PAGE EXCERPT:
▼

Here's another plight: living a 4-hour drive from the nearest Amtrak station. Flying is a must in this instance.
Haha, I live 3 hours from the nearest Ambus connector... and three hours from the nearest airport. I prefer Amtrak, but I will fly if it's necessary for time or logistics reasons.
I am one hour from the nearest Amtrak at Kissimmee. I usually travel a lot to the NY/NJ area for day long meetings. I have my daytime work to do on both the adjacent days to the meeting day. So guess what mode I use? I will be racking up some 30,000 PQM on United around 2,000 miles per trip this year just doing round trips Orlando to Newark! That is an example of a trip that I would have done by Amtrak if there was a true overnight service from central Florida to the New York area, allowing me to meet in the NY area from say 10am through 5pm reliably. Stretching it a bit I'd even consider 11am - 4pm, but given the current infrastructure that is well beyond the realm of possibilities. Maybe someday we will see enough High or at least Higher Speed service down the Atlantic seaboard to make such possible.

Amtrak is useful for me when I am on vacation with much extra time, or for an occasional trip over a weekend to places like Tampa, Miami, JAX, SAV or even RGH. With the new Gulf Coast Service restoration even NOL and Mobile become possibilities.

But other than that it is all by air, so much so that I am a member of every possible means to make it through TSA as fast as possible. The most expensive of those is the CLEAR biometric system which together with TSAPre gets me through Orlando TSA in 5 to 10 mins always. In my usual travels Newark is usually the worst in terms of TSA wait times. Fortunately PANYNJ has read TSA the riot act and they seem to be responding in various ways. We''ll see how that goes.

▲

GIVEN ENTRIES:

▼

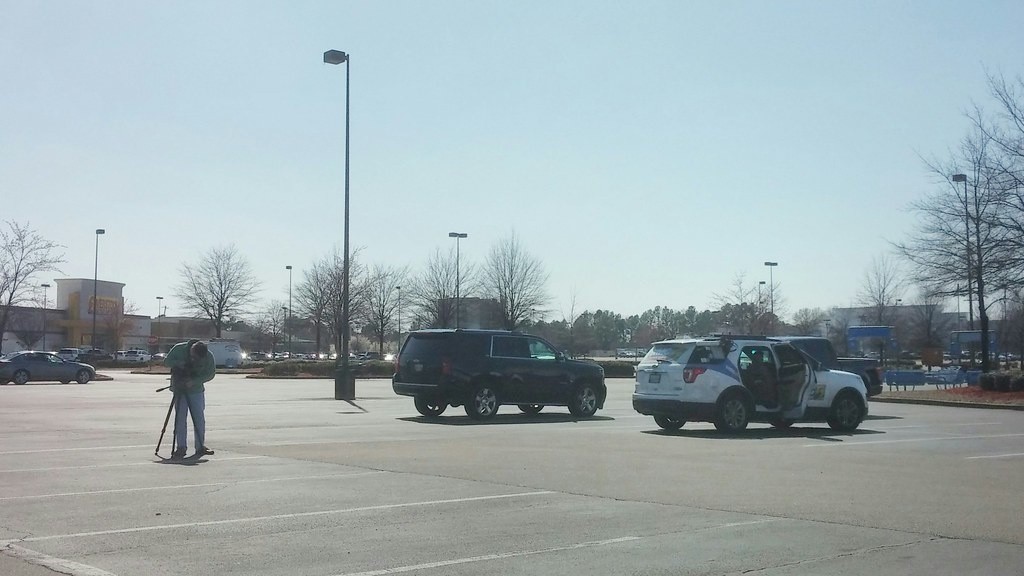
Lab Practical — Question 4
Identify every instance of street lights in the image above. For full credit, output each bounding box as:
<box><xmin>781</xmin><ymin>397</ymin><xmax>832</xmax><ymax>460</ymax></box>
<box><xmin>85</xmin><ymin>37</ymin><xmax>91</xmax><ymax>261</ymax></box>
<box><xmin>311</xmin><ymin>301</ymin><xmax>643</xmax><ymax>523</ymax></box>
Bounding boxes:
<box><xmin>324</xmin><ymin>49</ymin><xmax>355</xmax><ymax>399</ymax></box>
<box><xmin>281</xmin><ymin>307</ymin><xmax>286</xmax><ymax>344</ymax></box>
<box><xmin>449</xmin><ymin>232</ymin><xmax>468</xmax><ymax>329</ymax></box>
<box><xmin>286</xmin><ymin>265</ymin><xmax>292</xmax><ymax>360</ymax></box>
<box><xmin>896</xmin><ymin>299</ymin><xmax>902</xmax><ymax>366</ymax></box>
<box><xmin>156</xmin><ymin>296</ymin><xmax>163</xmax><ymax>352</ymax></box>
<box><xmin>531</xmin><ymin>309</ymin><xmax>535</xmax><ymax>353</ymax></box>
<box><xmin>93</xmin><ymin>228</ymin><xmax>105</xmax><ymax>350</ymax></box>
<box><xmin>396</xmin><ymin>286</ymin><xmax>400</xmax><ymax>351</ymax></box>
<box><xmin>952</xmin><ymin>174</ymin><xmax>975</xmax><ymax>358</ymax></box>
<box><xmin>758</xmin><ymin>281</ymin><xmax>766</xmax><ymax>306</ymax></box>
<box><xmin>41</xmin><ymin>284</ymin><xmax>50</xmax><ymax>351</ymax></box>
<box><xmin>766</xmin><ymin>261</ymin><xmax>778</xmax><ymax>336</ymax></box>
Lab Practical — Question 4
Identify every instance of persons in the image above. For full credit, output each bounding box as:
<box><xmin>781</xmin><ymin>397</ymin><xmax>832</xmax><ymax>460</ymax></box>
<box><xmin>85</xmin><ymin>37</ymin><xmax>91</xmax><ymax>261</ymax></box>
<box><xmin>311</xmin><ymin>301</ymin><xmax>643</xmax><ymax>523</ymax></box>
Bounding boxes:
<box><xmin>163</xmin><ymin>339</ymin><xmax>216</xmax><ymax>456</ymax></box>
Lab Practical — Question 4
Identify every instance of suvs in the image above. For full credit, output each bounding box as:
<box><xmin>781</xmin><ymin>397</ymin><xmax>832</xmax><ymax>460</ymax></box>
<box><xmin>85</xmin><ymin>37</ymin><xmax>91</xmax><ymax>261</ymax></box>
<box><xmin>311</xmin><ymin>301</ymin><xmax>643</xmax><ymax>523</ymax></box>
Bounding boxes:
<box><xmin>392</xmin><ymin>327</ymin><xmax>607</xmax><ymax>423</ymax></box>
<box><xmin>109</xmin><ymin>350</ymin><xmax>127</xmax><ymax>361</ymax></box>
<box><xmin>631</xmin><ymin>331</ymin><xmax>868</xmax><ymax>432</ymax></box>
<box><xmin>125</xmin><ymin>347</ymin><xmax>152</xmax><ymax>363</ymax></box>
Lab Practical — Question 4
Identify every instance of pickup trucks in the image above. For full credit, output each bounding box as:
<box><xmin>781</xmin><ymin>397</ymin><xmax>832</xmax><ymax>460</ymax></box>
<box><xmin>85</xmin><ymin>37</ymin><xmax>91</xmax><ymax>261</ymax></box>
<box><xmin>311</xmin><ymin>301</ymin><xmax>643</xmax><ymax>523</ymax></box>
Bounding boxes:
<box><xmin>765</xmin><ymin>336</ymin><xmax>882</xmax><ymax>399</ymax></box>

▲

TO-DO LIST:
1. In the forum post on Amtrak versus flying, how long does it take the writer to get through Orlando TSA with CLEAR and TSAPre?
2. Rewrite the forum post on Amtrak versus flying between "I am one hour" and "make such possible.", inclusive, putting "Philadelphia" in place of "Newark".
3. Continue the forum post on Amtrak versus flying from the point where it stops.

SET OF ANSWERS:
1. Always 5 to 10 minutes.

2.
I am one hour from the nearest Amtrak at Kissimmee. I usually travel a lot to the NY/NJ area for day long meetings. I have my daytime work to do on both the adjacent days to the meeting day. So guess what mode I use? I will be racking up some 30,000 PQM on United around 2,000 miles per trip this year just doing round trips Orlando to Philadelphia! That is an example of a trip that I would have done by Amtrak if there was a true overnight service from central Florida to the New York area, allowing me to meet in the NY area from say 10am through 5pm reliably. Stretching it a bit I'd even consider 11am - 4pm, but given the current infrastructure that is well beyond the realm of possibilities. Maybe someday we will see enough High or at least Higher Speed service down the Atlantic seaboard to make such possible.

3.
And then there are the intercontinental trips where there is no practical way to use ground transport of any sort. I have at least one trip to India every year which is something like 18,000 mile round trip, flying over exotic places like the cities on the Silk Route (Bukhara, Samarkand, Tblisi, Tashkent), sometimes even over Meshad in Iran, over Moscow and Ekaterinburg, over the Arctic Ocean and Svalbards, and Bodo and Nordkap all north of the Arctic Circle, and all this quite often with clear weather with spectacular views of iceberg filled oceans, high mountains, vast deserts, the roof of the world, Aral Sea, Kabul, Kandahar, Herat, huge rivers like the Volga and the Don, Amu Darya (Oxus), Indus and its five feeders, the Ganga and Yamuna, and what have you. Who says there is nothing to see while flying? ;)

Actually AAF with a station in the Melbourne/Cocoa area and a SunRail connection from OIA Intermodal center to Orlando Amtrak or Kissimmee Amtrak, with good connection at OIA, would cause me to take the train more often for local travel. Naturally Miami (and eventually hopefully JAX too) would be nice to get to via AAF.
 
Hmm. Premier Silver right there, Jis.
Yup, Actually since I usually do that in Business First, usually that racks up close to 35,000 PQM (with the current double PQM for BF/F) depending a bit on the details of the routing. And the dozens of MCO - EWR trips and other domestic business trips rack me up close to a 40,000. So I am always pretty much guaranteed Platinum for the year as long as this travel pattern continues.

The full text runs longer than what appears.